Once those questions have been addressed, there shouldn’t be too many practical hurdles for people who wish to use the techniques for themselves, says Diekelmann. Many of her students and colleagues have already found that sensory cues during sleep can help them swat-up for exams. “It’s very easy to apply,” she says. And you can now buy EEG kits that work with your smartphone, potentially opening the door for games that help you boost memory consolidation.

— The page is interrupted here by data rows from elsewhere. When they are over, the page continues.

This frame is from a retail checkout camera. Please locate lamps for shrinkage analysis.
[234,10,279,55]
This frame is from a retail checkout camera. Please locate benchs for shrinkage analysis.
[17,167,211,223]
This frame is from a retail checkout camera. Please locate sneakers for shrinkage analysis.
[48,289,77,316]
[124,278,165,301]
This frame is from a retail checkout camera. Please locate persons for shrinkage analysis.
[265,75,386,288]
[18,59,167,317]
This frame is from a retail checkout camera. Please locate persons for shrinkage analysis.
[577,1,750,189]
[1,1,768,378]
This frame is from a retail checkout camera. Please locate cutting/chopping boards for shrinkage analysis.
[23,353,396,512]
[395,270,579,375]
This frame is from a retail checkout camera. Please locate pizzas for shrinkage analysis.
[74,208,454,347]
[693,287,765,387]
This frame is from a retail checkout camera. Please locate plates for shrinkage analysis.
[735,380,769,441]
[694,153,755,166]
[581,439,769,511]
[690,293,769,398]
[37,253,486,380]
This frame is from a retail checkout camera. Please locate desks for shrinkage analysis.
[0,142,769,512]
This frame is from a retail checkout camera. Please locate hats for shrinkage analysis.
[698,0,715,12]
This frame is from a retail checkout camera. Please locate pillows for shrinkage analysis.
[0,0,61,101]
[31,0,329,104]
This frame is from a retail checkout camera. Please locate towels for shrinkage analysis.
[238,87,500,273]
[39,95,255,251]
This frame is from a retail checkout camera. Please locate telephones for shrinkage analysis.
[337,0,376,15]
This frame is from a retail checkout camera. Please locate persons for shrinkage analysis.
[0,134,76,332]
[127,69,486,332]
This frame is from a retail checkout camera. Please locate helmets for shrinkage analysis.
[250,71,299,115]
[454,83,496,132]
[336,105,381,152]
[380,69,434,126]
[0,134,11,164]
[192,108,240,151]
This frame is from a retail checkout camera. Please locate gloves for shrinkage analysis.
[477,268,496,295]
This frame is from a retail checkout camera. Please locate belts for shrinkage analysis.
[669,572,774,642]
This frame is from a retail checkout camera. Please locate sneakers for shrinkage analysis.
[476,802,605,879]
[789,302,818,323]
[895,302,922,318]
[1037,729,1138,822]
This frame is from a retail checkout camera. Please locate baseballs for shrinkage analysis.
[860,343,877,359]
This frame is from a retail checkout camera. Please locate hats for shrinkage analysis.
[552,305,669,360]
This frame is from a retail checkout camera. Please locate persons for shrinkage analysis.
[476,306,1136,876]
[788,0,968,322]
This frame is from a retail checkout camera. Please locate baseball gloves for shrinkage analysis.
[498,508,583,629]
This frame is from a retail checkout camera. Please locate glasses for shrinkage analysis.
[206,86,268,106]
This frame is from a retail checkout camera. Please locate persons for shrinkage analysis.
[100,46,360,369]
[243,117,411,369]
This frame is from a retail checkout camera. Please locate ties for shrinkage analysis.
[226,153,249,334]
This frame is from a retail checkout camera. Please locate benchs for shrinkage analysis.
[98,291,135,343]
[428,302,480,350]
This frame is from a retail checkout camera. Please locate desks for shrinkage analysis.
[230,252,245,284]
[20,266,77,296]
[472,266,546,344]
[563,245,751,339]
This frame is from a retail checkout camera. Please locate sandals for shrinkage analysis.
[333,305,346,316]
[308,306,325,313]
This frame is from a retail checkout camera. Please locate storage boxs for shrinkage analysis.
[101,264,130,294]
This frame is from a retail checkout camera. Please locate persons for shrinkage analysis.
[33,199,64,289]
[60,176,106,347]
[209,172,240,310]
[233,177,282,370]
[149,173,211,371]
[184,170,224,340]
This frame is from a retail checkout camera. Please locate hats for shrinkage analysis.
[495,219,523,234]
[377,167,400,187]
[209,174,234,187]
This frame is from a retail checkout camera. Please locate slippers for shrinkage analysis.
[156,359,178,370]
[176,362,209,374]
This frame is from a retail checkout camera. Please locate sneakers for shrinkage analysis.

Even the hardware for certain forms of tDCS became commercially available last year, which could lead to kits designed to improve sleep learning.
Further evidence will be needed to show that the commercial kits can provide the benefits seen in the laboratory experiments, but Born is optimistic. “I think it’s just a matter of time before it is used as a cognitive enhancer,” he says.
At the very least, the research could change the way we view this often under-appreciated part of our lives. Sleep tends to be considered an unnecessary down-time that we try to conquer with coffee or Red Bull; we are all driven by the need to squeeze the day for every last drop of productivity. But we may take more time to catch 40 winks if we know that the most profitable part of the day really could involve doing nothing at all.